======== ENTRIES PROVIDED ========

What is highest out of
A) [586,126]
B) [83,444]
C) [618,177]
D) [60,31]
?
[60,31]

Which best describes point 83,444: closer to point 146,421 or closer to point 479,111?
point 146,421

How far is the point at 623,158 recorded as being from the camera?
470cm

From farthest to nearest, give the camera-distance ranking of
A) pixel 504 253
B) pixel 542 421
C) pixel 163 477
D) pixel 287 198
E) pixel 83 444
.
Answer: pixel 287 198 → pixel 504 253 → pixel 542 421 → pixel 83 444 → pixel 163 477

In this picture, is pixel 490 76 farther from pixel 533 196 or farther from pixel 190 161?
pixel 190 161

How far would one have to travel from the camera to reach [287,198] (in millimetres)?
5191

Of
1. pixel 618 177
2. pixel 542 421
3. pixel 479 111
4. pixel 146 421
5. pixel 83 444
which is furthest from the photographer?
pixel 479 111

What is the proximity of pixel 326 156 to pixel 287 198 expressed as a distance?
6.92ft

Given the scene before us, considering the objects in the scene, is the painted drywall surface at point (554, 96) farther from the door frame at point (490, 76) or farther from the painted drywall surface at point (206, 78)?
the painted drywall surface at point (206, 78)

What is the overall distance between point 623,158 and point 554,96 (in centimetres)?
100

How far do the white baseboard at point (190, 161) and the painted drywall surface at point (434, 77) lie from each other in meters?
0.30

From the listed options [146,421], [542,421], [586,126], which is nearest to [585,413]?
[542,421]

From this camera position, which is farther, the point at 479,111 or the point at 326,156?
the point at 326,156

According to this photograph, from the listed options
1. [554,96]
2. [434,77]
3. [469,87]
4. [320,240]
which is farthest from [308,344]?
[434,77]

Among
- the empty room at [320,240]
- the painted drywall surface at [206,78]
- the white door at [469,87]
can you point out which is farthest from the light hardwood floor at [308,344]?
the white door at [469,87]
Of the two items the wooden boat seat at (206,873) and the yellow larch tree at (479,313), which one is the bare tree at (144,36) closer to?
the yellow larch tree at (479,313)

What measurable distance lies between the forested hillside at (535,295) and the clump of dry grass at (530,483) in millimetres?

========

**CHALLENGE:** Copy exactly the line containing "What is the overall" and every line after it, ending with the last line of the records above.

**FULL ANSWER:**
What is the overall distance between point 623,158 and point 554,96 (in centimetres)?
100

How far do the white baseboard at point (190, 161) and the painted drywall surface at point (434, 77) lie from each other in meters?
0.30

From the listed options [146,421], [542,421], [586,126], which is nearest to [585,413]?
[542,421]

From this camera position, which is farther, the point at 479,111 or the point at 326,156?
the point at 326,156

According to this photograph, from the listed options
1. [554,96]
2. [434,77]
3. [469,87]
4. [320,240]
which is farthest from [308,344]?
[434,77]

Among
- the empty room at [320,240]
- the painted drywall surface at [206,78]
- the white door at [469,87]
can you point out which is farthest from the light hardwood floor at [308,344]?
the white door at [469,87]
Of the two items the wooden boat seat at (206,873) and the yellow larch tree at (479,313), which one is the bare tree at (144,36) closer to?
the yellow larch tree at (479,313)

What measurable distance lies between the forested hillside at (535,295) and the clump of dry grass at (530,483) in millimetres?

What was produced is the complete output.